ART
Anthony Caro |
Written 30 January |
Monday 06 September, 10:00Galerie Daniel Templon, 75003 [map]Anthony Caro
In 2008, France paid tribute to one of Britain’s greatest sculptors,
Sir Anthony Caro, with a major commission to work on the Saint-Jean-Baptiste de Bourbourg church in Northern France, resulting in the extraordinary Chapel of Light.
Galerie Daniel Templon presents a collection of the artist’s most recent works, Upright Sculptures. They reflect the influence on his work of the remarkable achievement that is the Chapel of Light. An astonishing expression of creativity and energy, the series opens up a new chapter in the way the 86-year-old artist works.
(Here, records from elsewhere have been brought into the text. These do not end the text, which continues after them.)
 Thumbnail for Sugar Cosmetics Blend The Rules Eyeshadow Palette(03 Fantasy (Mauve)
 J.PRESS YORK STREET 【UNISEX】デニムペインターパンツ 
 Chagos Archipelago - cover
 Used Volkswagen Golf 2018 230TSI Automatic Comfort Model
After the spatial restrictions of a commission, Anthony Caro focuses on the sculpture’s dimension as object. He incorporates cast—off objects into the Upright Sculptures — drinking trough, rail sleepers, mooring post — whose original purpose is thus forgotten. In rusted steel, cast iron and wood, compressed inside the vertical structures that give them their name, the sculptures seem to be on the point of imploding. These works reflect Anthony Caro’s quest to create sculptures “with no exterior”, where all the significance lies in the depth.
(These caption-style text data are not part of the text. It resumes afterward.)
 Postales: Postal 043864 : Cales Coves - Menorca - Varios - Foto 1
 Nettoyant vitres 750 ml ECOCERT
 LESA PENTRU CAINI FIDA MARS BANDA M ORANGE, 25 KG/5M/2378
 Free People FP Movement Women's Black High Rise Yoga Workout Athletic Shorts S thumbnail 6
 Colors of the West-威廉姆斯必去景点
Born in 1924 and knighted by the Queen of England in 1987, Sir Anthony Caro has taken the norms and even the definitions of sculpture in new directions. Throughout his long career, from his passionate pursuit of abstract art that made him king of modernism in the 1960s to his development of a more narrative line, the former assistant to Henry Moore has kept up a constant dialogue between the arts and experiments with different materials. Following a major retrospective at Tate Britain in 2005, the inauguration of the Chapel of Light went hand in hand with three major exhibitions in France in 2008, held in Angers, Dunkirk and Gravelines.